India: Same again for Karnataka round two


But there will be some disappointment among developers that policymakers have ignored innovations offered in other states, such as net metering in Kerala and Tamil Nadu, and the introduction of solar parks in Gujarat.

Consultancy Bridge to India reports that with a minimum size of 3 MW and maximum of 10 MW under round two of the allocations, the process seems formulated to favor photovoltaic projects over CSP, although both technologies will be considered.

That reality is reflected by the fact this round has no demarcation between the technologies: in 2012 the 80 MW was split into 50 MW for photovoltaic and 30 MW for CSP, but with only 20 MW of CSP forthcoming, the remaining 10 MW was allocated to photovoltaics.
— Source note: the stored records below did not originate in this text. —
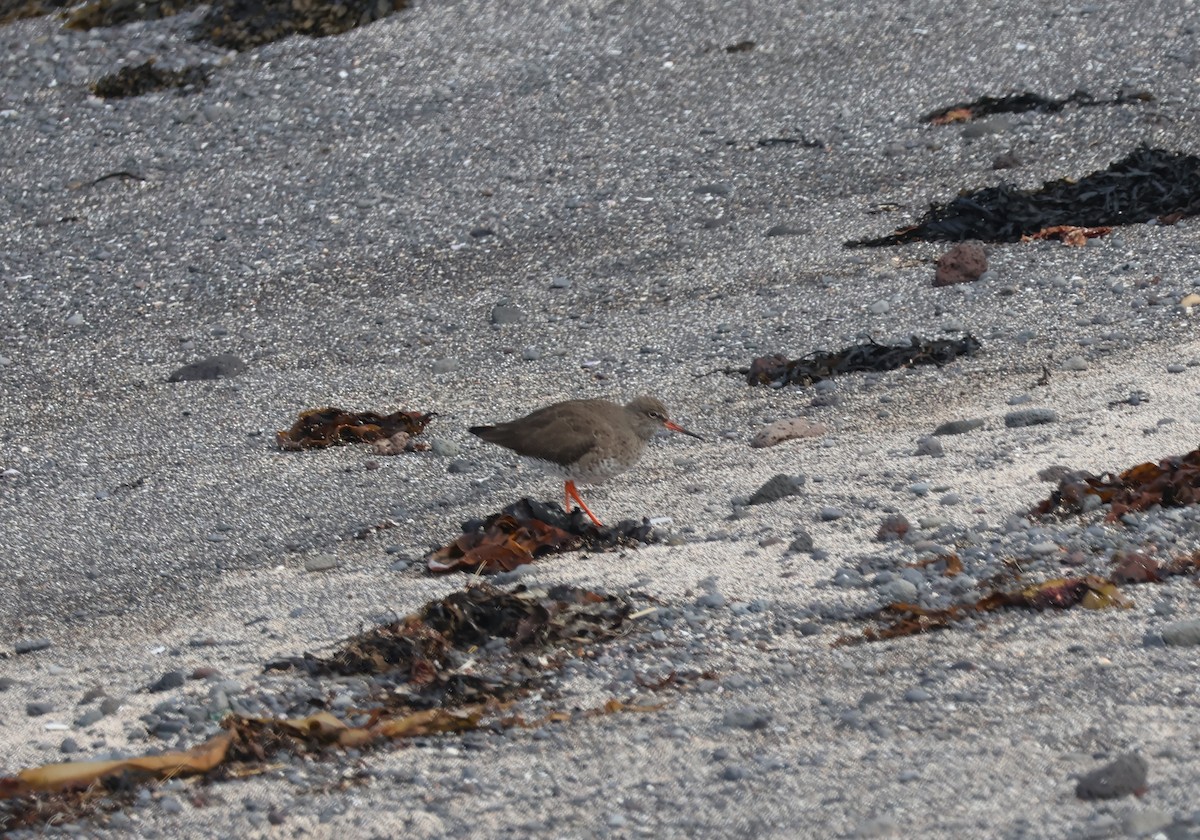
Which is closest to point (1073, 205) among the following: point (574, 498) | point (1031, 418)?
point (1031, 418)

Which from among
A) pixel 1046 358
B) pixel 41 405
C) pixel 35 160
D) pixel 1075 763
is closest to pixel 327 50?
pixel 35 160

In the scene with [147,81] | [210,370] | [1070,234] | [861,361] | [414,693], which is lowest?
[210,370]

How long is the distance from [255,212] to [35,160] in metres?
2.97

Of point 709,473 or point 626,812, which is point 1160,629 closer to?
point 626,812

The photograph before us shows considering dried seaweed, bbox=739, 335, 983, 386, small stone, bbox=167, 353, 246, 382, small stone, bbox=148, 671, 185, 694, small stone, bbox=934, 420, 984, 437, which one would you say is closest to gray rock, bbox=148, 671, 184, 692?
small stone, bbox=148, 671, 185, 694

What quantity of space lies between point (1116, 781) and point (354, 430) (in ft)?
20.0

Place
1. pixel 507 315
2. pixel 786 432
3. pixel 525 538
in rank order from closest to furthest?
1. pixel 525 538
2. pixel 786 432
3. pixel 507 315

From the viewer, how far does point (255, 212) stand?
46.9 feet

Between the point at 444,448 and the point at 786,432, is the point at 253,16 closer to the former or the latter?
the point at 444,448

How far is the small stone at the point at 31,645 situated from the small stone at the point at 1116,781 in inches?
181

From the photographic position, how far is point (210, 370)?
440 inches

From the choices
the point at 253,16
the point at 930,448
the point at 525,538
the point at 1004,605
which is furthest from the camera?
the point at 253,16

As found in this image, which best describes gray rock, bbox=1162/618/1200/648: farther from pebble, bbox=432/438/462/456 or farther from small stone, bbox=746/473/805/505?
pebble, bbox=432/438/462/456

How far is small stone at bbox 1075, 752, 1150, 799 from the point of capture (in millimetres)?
4238
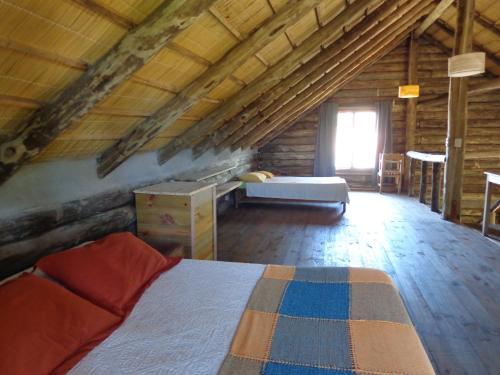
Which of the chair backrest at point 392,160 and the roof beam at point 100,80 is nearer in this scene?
the roof beam at point 100,80

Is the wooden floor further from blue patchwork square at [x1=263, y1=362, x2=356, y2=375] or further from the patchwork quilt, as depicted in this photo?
blue patchwork square at [x1=263, y1=362, x2=356, y2=375]

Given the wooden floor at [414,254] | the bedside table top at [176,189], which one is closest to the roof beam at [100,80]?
the bedside table top at [176,189]

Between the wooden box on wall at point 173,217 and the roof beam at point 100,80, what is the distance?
1037 mm

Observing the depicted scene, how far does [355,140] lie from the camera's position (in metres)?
7.65

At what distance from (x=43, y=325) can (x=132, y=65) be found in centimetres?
115

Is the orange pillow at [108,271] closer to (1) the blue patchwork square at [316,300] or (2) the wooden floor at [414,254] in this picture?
(1) the blue patchwork square at [316,300]

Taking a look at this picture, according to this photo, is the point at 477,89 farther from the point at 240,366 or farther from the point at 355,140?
the point at 240,366

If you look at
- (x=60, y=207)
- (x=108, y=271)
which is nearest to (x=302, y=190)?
(x=60, y=207)

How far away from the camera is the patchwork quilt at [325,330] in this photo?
1072 mm

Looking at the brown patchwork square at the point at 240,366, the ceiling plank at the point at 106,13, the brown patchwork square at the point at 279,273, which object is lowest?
the brown patchwork square at the point at 240,366

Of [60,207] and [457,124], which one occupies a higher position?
[457,124]

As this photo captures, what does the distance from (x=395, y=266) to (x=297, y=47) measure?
2.31 metres

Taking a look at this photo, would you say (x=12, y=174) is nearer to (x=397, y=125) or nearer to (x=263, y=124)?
(x=263, y=124)

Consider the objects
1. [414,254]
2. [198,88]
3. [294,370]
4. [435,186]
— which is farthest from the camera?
[435,186]
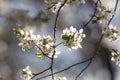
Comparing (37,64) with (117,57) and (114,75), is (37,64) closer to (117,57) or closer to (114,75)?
(114,75)

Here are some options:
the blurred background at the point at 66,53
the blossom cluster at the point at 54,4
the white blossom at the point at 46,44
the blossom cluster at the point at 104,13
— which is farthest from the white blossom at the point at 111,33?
the blurred background at the point at 66,53

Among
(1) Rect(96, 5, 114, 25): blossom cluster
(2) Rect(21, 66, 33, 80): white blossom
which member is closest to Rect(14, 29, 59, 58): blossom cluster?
(2) Rect(21, 66, 33, 80): white blossom

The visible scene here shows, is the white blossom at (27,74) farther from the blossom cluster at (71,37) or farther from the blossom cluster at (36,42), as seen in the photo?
the blossom cluster at (71,37)

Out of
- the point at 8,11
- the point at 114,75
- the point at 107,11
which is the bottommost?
the point at 114,75

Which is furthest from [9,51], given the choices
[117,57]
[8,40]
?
[117,57]

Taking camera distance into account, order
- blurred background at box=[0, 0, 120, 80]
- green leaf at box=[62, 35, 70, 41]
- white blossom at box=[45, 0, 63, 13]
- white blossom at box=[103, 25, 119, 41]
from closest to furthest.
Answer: green leaf at box=[62, 35, 70, 41]
white blossom at box=[45, 0, 63, 13]
white blossom at box=[103, 25, 119, 41]
blurred background at box=[0, 0, 120, 80]

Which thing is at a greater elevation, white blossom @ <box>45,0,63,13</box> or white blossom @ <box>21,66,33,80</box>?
white blossom @ <box>45,0,63,13</box>

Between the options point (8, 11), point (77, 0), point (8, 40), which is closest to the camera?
point (77, 0)

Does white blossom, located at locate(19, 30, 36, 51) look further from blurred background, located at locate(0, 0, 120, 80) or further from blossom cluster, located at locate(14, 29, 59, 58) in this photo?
blurred background, located at locate(0, 0, 120, 80)
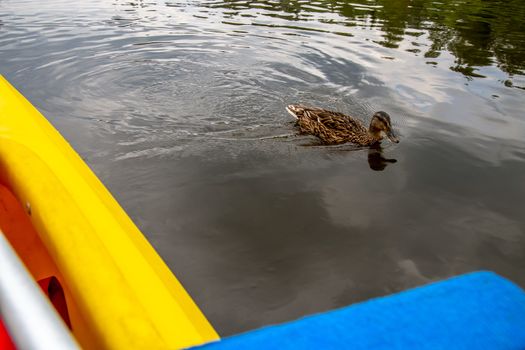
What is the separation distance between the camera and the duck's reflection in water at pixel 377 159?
5117 mm

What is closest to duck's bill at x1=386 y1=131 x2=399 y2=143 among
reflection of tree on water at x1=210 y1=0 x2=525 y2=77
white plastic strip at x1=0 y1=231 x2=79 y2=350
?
reflection of tree on water at x1=210 y1=0 x2=525 y2=77

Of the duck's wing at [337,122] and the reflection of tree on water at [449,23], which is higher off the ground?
the reflection of tree on water at [449,23]

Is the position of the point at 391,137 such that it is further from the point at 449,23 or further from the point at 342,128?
the point at 449,23

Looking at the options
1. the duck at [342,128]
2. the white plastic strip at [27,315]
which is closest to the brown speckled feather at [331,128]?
the duck at [342,128]

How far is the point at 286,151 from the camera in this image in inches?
209

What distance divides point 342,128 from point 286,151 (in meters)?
0.85

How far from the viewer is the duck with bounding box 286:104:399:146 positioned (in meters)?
5.50

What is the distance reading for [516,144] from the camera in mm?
5547

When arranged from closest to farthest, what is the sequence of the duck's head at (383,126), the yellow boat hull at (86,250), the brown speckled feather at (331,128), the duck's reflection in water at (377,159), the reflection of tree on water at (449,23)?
the yellow boat hull at (86,250)
the duck's reflection in water at (377,159)
the duck's head at (383,126)
the brown speckled feather at (331,128)
the reflection of tree on water at (449,23)

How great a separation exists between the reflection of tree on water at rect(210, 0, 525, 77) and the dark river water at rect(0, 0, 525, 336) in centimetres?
11

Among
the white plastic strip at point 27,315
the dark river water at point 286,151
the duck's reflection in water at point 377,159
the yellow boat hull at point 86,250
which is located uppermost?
the white plastic strip at point 27,315

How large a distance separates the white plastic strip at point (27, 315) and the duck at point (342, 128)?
453 centimetres

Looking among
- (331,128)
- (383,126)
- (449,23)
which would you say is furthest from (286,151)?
(449,23)

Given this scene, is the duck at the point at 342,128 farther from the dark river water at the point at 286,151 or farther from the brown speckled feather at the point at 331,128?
the dark river water at the point at 286,151
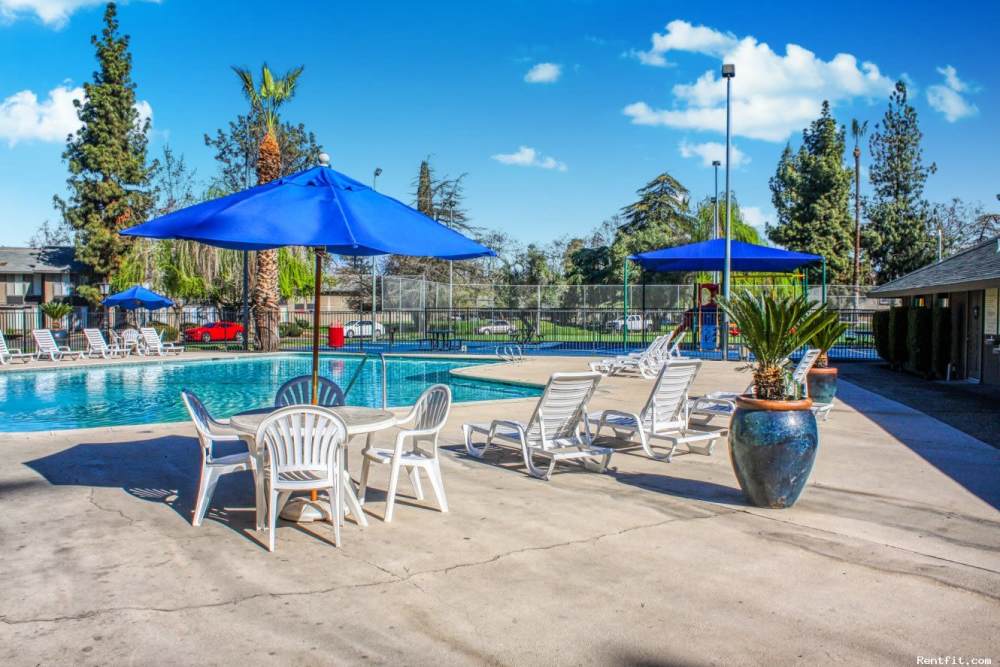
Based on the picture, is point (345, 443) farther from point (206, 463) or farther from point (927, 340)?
point (927, 340)

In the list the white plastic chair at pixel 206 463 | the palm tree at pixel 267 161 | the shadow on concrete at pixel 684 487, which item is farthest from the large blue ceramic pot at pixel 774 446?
the palm tree at pixel 267 161

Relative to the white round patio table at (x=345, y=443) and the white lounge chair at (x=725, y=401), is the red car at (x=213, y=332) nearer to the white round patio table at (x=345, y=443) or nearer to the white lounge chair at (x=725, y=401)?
the white lounge chair at (x=725, y=401)

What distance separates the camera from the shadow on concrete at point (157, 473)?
5.71m

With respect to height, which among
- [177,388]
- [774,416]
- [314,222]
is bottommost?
[177,388]

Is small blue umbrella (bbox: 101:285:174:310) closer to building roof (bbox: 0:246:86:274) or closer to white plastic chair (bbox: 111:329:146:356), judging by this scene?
white plastic chair (bbox: 111:329:146:356)

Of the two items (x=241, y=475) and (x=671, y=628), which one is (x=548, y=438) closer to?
(x=241, y=475)

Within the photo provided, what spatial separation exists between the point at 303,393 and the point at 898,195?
167ft

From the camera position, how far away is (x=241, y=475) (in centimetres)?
674

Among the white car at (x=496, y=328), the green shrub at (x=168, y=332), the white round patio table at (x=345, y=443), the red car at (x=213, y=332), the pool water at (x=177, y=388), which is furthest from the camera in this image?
the green shrub at (x=168, y=332)

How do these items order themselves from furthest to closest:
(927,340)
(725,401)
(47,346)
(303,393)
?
1. (47,346)
2. (927,340)
3. (725,401)
4. (303,393)

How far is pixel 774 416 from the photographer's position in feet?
18.1

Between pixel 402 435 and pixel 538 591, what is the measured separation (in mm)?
1862

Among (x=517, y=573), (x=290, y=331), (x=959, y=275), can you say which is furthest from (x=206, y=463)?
(x=290, y=331)

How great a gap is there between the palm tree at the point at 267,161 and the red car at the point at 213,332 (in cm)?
752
The policy restricts itself to providing for the Renewable Purchase Obligations (RPOs) of power distribution companies, continues Bridge to India, unlike the system of Solar Purchase Obligations (SPOs) introduced in Tamil Nadu, which shifted the cost from heavily indebted distribution companies onto large private energy consumers.

There is also no waiving of open access and other grid-related charges, as was successfully offered in Andhra Pradesh.

The bidding process will again be based on a reverse auction benchmarked to a tariff of INR14.5/kWh (US$0.27) for photovoltaic and INR11.35/kWh for CSP.

There is a pre-bid meeting tomorrow (Tuesday, March 12) with the deadline for bids on March 28.